#### [O que se pede]
Dê continuidade ao trecho sobre o surgimento do pregão nas licitações públicas, começando logo após a última frase.

#### [Trecho]
● ● ●
Tais transformações tiveram conseqüências, também, no mundo jurídico, pois, como observa Carlos Maximiliano, "não pode o Direito isolar-se do ambiente em que vigora, deixar de atender às outras manifestações da vida social e econômica." [15]

Segundo Patrícia Baptista:

"(...) O princípio da legalidade administrativa é um dos mais importantes pilares de sustentação do direito administrativo. Tradicionalmente, nos países que se inspiraram no modelo francês, o conteúdo deste princípio foi associado à idéia da vinculação positiva à lei: à Administração somente é lícito fazer aquilo que a lei expressamente autoriza. Entretanto, com a superação do Estado liberal e a crise da lei formal, desapareceram as condições que justificavam a tese da vinculação positiva à lei. A deslegalização, por meio da qual se abre ao poder regulamentar o trato de matérias antes atribuídas ao poder legislativo, é uma das provas da insuficiência daquela tese para a realidade contemporânea. Desenvolveu-se, assim, a teoria da vinculação da Administração Pública ao Direito, especialmente aos princípios e regras do ordenamento constitucional. Subsiste, de qualquer forma, a regra da vinculação positiva à lei para aquelas matérias submetidas, pelo constituinte, à reserva de lei e para as atividades administrativas de natureza gravosa, passíveis de limitar ou extinguir direitos subjetivos dos administrados." [16]

Essas mudanças na Administração tiveram suas conseqüências, chegando mesmo Alice Gonzalez Borges a afirmar a necessidade de reformulação total das concepções em matéria de licitações e contratos administrativos em face da consagração constitucional do princípio da eficiência. Segundo a Il. Professora:

"(...) põe-se em pauta, cada vez mais intensamente, o anseio generalizado para a realização de certames licitatórios que tenham efetivamente, como verdadeiro objetivo, a busca das melhores propostas, não mais se perdendo em uma multiplicidade de exigências burocratizantes, formais, descendo a detalhes desnecessários, na fase de habilitação – palco para verdadeiras guerras entre licitantes, armados de providenciais liminares judiciais, que conduzem ao efeito perverso de afugentar propostas realmente vantajosas para o interesse público, em detrimento do princípio constitucional da eficiência." [17]

É neste contexto de transformações por que passa o Estado que surge a nova modalidade de licitação denominada pregão, com o objetivo de imprimir maior agilidade às contratações públicas, reduzindo os custos operacionais e diminuindo os valores médios das aquisições e serviços e trazendo, assim, uma maior eficiência à Administração no cumprimento de sua finalidade primordial, qual seja, o atendimento ao interesse público.
● ● ●
[Registros]
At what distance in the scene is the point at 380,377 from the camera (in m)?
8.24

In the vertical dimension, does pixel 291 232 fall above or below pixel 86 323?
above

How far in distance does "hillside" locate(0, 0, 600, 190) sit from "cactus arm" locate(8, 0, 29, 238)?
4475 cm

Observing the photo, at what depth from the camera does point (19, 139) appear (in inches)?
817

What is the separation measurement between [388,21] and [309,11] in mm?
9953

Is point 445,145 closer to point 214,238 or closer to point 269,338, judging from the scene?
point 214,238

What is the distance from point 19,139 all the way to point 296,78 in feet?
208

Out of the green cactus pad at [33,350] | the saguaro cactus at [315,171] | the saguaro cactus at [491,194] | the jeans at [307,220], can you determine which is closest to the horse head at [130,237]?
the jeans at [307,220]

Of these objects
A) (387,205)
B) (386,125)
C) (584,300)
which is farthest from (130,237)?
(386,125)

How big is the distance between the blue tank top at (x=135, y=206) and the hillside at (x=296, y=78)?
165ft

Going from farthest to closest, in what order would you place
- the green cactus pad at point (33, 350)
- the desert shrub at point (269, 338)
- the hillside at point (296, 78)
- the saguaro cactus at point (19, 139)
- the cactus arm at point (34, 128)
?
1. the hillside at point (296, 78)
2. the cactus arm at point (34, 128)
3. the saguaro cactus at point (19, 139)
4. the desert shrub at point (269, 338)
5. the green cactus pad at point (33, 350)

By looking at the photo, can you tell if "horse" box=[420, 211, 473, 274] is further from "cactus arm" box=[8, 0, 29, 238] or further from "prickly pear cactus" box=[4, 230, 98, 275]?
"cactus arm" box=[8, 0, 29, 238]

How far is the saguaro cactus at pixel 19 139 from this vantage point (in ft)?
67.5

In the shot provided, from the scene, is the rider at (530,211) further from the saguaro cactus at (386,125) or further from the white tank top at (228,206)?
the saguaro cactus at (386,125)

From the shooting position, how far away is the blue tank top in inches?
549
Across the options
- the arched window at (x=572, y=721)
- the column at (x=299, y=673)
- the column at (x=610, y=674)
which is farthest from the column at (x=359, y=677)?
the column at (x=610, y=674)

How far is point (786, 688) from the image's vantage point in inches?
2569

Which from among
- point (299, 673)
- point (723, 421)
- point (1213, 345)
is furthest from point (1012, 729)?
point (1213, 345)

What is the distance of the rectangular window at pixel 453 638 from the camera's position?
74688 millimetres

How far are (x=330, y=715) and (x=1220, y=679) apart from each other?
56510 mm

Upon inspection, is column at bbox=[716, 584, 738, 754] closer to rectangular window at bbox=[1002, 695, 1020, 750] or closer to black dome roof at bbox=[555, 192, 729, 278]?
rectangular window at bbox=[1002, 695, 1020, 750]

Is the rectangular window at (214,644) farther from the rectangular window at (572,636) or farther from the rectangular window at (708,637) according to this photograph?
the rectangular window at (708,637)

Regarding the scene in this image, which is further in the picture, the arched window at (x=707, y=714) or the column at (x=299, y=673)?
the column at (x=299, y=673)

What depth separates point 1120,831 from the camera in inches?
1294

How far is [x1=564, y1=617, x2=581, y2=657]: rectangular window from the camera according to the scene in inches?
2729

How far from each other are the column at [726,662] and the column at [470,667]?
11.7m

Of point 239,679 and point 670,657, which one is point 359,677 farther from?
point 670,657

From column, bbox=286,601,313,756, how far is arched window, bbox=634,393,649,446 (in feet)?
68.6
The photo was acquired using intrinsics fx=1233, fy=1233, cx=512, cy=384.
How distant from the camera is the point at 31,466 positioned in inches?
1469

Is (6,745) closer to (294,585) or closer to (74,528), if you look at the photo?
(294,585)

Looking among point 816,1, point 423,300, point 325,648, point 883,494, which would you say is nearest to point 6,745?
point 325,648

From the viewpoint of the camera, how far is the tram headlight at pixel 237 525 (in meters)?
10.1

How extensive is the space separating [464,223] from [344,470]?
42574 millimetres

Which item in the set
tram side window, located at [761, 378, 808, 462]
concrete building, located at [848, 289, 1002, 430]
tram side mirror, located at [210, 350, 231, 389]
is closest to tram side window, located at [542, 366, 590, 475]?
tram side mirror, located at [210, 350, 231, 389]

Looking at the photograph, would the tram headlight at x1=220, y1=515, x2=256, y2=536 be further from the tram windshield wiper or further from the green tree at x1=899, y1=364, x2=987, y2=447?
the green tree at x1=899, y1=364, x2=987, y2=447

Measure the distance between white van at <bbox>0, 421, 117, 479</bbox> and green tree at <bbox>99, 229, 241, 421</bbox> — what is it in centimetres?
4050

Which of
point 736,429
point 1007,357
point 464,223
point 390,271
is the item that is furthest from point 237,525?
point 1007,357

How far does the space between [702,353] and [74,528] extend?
● ● ●
#### [Resposta escrita]
O Pregão no direito positivo brasileiro

Alice Gonzalez Borges aponta que em abril de 1997, em seminário realizado pela Editora NDJ para discussão do projeto de lei geral de licitações elaborado pelo MARE, foi trazida à discussão a sugestão de inversão do procedimento licitatório.

Neste seminário, que contou com a participação de renomados juristas, manifestaram-se pela adoção deste procedimento JESSÉ TORRES [18], e MARÇAL JUSTEN FILHO. O primeiro propôs que primeiramente fossem abertas as propostas, e, após a sua classificação, fossem convocados os licitantes classificados a exibirem sua documentação de habilitação; já MARÇAL JUSTEN FILHO adotou posição mais radical : deveriam ser abertas primeiramente as propostas e, após julgadas e classificadas, somente o licitante vencedor deveria ser chamado para comprovar sua habilitação. [19]

Estas propostas foram inspiradas no exemplo das licitações promovidas por agentes financiadores internacionais, cujas guidelines consagravam tal simplificação de procedimento e vinham sendo aplicadas nas licitações previstas no art. 42 da Lei Federal nº 8.666/93.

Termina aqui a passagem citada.